Five years ago, Bruce Dunn, a professor in the horticulture and landscape architecture department, decided to throw hops into his greenhouse mix because he had some extra space.

“It grew well but was attacked by spider mites, so I took it out to The Botanic Garden at OSU, and I was surprised to see it did really well there,” Dunn said. “One year, I harvested a trash bag full of a few different varieties, and I took that bag to Iron Monk, and they said they would see what they could do with it. A couple of weeks later, they called me and said they had made a batch with it.”

Armed with the knowledge that hops could do well in both greenhouse and field environments, Dunn approached Fontanier.People stand around a hops vine in Oklahoma.

“What I really wanted to see was if we could grow better yields or higher quality plants in a greenhouse compared to field production,” Dunn said.

Fontanier said to their knowledge, OSU is one of only three hops growers in Oklahoma. Fontanier, Dunn and doctoral student Katie Stenmark want to change that. 

“The specific goal is to verify that quality hops can be grown in Oklahoma and to select the cultivars that grow best here, so we can create a local source of hops for Oklahoma craft breweries,” said Stenmark, who is working on the project for her dissertation.

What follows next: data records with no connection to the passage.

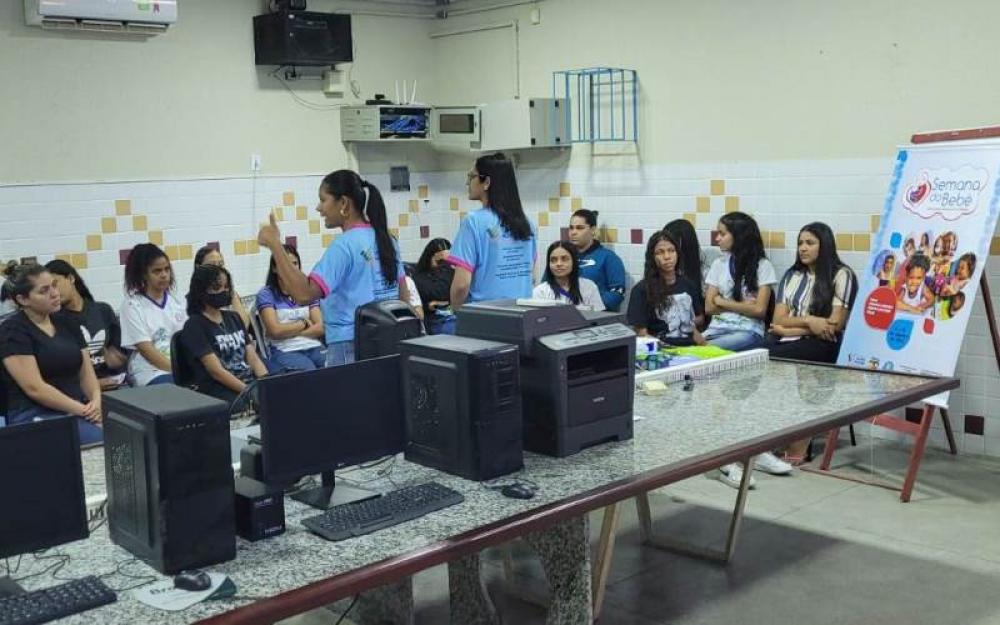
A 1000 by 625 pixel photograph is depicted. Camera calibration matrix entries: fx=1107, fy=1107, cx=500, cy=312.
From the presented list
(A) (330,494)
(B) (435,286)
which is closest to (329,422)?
(A) (330,494)

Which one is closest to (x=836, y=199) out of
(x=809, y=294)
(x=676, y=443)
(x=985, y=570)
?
(x=809, y=294)

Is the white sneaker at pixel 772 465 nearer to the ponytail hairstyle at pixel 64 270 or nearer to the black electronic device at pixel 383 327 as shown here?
the black electronic device at pixel 383 327

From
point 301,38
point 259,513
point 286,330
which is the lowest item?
point 286,330

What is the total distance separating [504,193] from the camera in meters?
4.95

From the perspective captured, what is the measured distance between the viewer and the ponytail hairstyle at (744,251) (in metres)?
6.54

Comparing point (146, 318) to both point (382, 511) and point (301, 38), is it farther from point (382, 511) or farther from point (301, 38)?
point (382, 511)

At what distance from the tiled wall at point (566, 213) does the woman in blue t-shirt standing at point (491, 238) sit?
7.29 feet

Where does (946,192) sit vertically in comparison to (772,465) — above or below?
above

Oklahoma brewers have access to the other three main ingredients in beer production: water, grain and yeast.

“We have all three of those in Oklahoma, but what we do not have is a local source of hops,” Stenmark said. “So, with the growing industry we have, it would be nice to see Oklahoma have that specialty crop.”

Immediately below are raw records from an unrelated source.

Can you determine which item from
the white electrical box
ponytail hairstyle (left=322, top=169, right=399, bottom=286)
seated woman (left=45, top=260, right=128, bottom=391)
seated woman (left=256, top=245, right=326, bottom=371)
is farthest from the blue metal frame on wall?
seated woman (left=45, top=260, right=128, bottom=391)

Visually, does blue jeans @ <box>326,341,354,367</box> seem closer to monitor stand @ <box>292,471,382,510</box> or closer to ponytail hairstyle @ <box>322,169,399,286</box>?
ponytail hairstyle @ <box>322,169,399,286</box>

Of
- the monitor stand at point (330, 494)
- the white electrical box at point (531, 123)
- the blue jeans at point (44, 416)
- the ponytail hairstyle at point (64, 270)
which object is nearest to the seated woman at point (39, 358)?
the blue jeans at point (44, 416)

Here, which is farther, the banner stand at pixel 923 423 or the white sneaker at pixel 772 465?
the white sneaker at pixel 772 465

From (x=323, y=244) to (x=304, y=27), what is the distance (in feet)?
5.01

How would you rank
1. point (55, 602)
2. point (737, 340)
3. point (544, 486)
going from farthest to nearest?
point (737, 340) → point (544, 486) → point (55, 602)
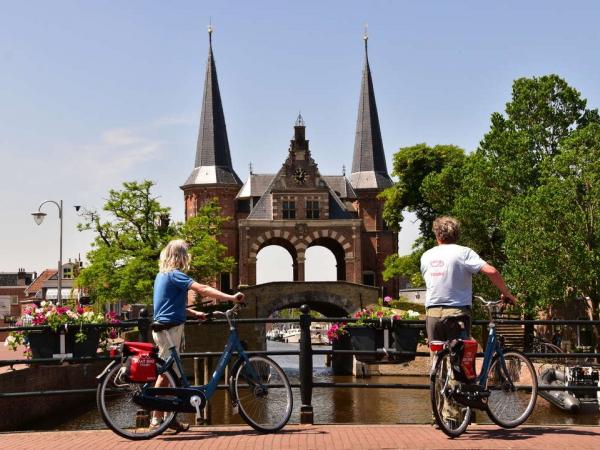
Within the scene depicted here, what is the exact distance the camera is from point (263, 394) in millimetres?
7402

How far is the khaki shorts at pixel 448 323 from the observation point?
23.1 ft

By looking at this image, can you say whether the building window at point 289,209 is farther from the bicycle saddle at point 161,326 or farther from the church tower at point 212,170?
the bicycle saddle at point 161,326

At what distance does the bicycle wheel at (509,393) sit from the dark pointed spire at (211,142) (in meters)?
53.7

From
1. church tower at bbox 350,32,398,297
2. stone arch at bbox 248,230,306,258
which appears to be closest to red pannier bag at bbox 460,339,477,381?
stone arch at bbox 248,230,306,258

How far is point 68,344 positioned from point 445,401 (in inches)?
165

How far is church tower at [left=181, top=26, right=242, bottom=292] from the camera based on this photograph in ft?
199

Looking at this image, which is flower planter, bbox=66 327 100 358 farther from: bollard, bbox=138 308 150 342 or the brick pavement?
the brick pavement

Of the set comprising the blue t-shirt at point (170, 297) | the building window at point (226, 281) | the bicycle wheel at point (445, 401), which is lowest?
the bicycle wheel at point (445, 401)

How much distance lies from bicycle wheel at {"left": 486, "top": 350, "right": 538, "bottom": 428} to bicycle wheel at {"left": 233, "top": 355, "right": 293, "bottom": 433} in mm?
1709

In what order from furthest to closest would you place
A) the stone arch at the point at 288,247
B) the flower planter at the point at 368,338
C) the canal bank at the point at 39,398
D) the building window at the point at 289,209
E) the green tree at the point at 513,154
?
1. the building window at the point at 289,209
2. the stone arch at the point at 288,247
3. the green tree at the point at 513,154
4. the canal bank at the point at 39,398
5. the flower planter at the point at 368,338

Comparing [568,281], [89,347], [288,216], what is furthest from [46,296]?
A: [89,347]

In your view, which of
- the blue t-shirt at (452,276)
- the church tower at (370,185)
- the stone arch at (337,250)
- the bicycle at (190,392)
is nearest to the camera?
the bicycle at (190,392)

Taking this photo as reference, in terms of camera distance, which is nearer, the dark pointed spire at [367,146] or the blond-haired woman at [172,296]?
the blond-haired woman at [172,296]

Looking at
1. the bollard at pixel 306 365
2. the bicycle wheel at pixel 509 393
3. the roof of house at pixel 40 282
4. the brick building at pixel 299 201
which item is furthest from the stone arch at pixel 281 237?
the bicycle wheel at pixel 509 393
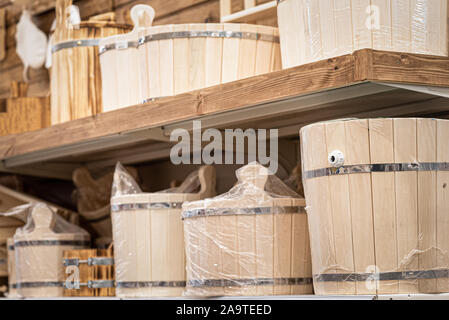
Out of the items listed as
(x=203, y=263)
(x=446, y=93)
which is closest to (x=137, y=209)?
(x=203, y=263)

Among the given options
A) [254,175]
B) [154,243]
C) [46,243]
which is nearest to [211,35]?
[254,175]

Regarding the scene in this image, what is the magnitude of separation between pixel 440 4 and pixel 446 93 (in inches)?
11.5

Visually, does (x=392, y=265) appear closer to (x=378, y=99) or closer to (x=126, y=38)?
(x=378, y=99)

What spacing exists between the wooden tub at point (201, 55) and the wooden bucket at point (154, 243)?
401 mm

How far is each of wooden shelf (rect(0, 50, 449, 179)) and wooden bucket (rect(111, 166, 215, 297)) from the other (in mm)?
285

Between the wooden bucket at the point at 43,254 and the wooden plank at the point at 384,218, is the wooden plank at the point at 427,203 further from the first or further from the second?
the wooden bucket at the point at 43,254

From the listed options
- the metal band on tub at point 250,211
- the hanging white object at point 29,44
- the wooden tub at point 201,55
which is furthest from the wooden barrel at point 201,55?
the hanging white object at point 29,44

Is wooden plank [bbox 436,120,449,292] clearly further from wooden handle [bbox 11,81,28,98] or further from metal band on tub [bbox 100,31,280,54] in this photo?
wooden handle [bbox 11,81,28,98]

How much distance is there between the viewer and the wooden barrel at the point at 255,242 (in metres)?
2.68

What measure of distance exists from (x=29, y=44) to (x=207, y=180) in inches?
78.9

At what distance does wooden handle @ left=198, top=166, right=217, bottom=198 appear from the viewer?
10.6 feet

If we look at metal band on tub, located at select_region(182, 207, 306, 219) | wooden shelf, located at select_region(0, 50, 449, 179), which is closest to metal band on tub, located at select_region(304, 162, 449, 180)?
wooden shelf, located at select_region(0, 50, 449, 179)

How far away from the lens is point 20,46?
15.8 feet

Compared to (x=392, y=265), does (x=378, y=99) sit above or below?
above
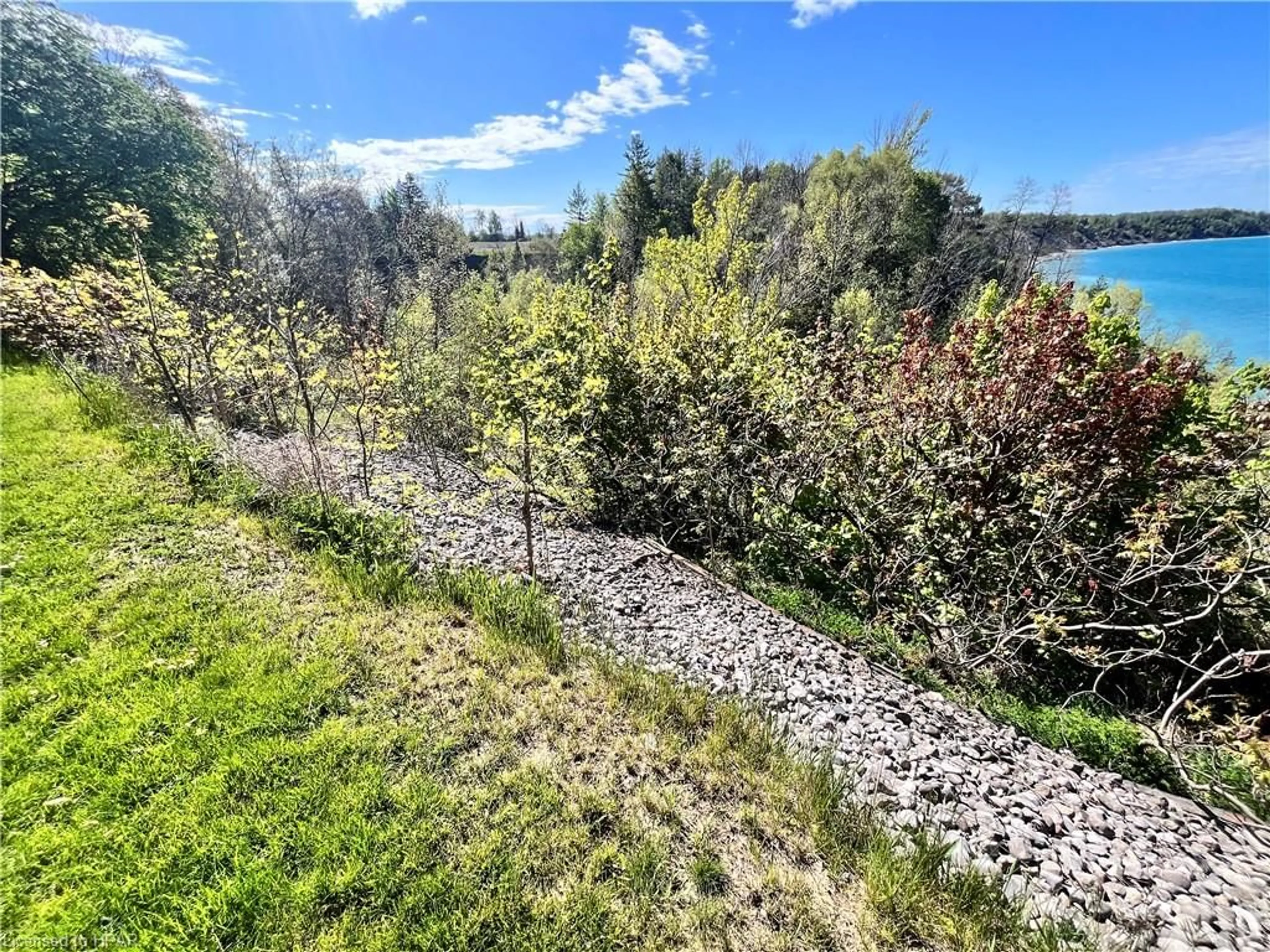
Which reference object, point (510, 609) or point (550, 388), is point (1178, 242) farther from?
point (510, 609)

Stenmark, who works for Iron Monk, said when the brewery opened its doors in 2015, it was one of five craft breweries in Oklahoma. Now, there are over 67 craft breweries in the state.

“This would be a very high value crop for an Oklahoma grower to be informed about,” Stenmark said.

And gathering information is the entire goal of the hops research project.

Stenmark said the idea began with a three-year survey asking Oklahoma craft brewery professionals what cultivars of hops they would be interested in seeing grown in Oklahoma. Researchers then selected cultivars based on early to mid- and late-season ripening as well as specific aromatic qualities and essential oil profiles.

The in-field project is growing eight varieties of hops, and three of them show strong potential. Three of the greenhouse project’s five varieties are growing well and two are not, Dunn said. The goal of the greenhouse project is to get both a fall and spring harvest.

“At this point, we are taking visual information on what the hops cones are doing,” Fontanier said. “There shouldn’t be any discrepancies between what a variety of hops smells like and looks like in Oklahoma compared to the Pacific Northwest, but we want to verify that.”

For the in-field project, Stenmark's team is studying the maintenance style of the hops trellis, the height of the canopy and the number of cones grown, as well as identifying the timing and sequence of how they grow. They will study what it takes to harvest the crops, and the quality of the crops will be analyzed in a laboratory setting.

“There has become a very high demand for the product of craft beer,” Stenmark said. “It would be good to see a lot more OSU Extension fact sheets come out of this project, so that interested growers can have information on what it would take physically and financially to grow this crop. We want to make this as feasible as possible for Oklahoma growers."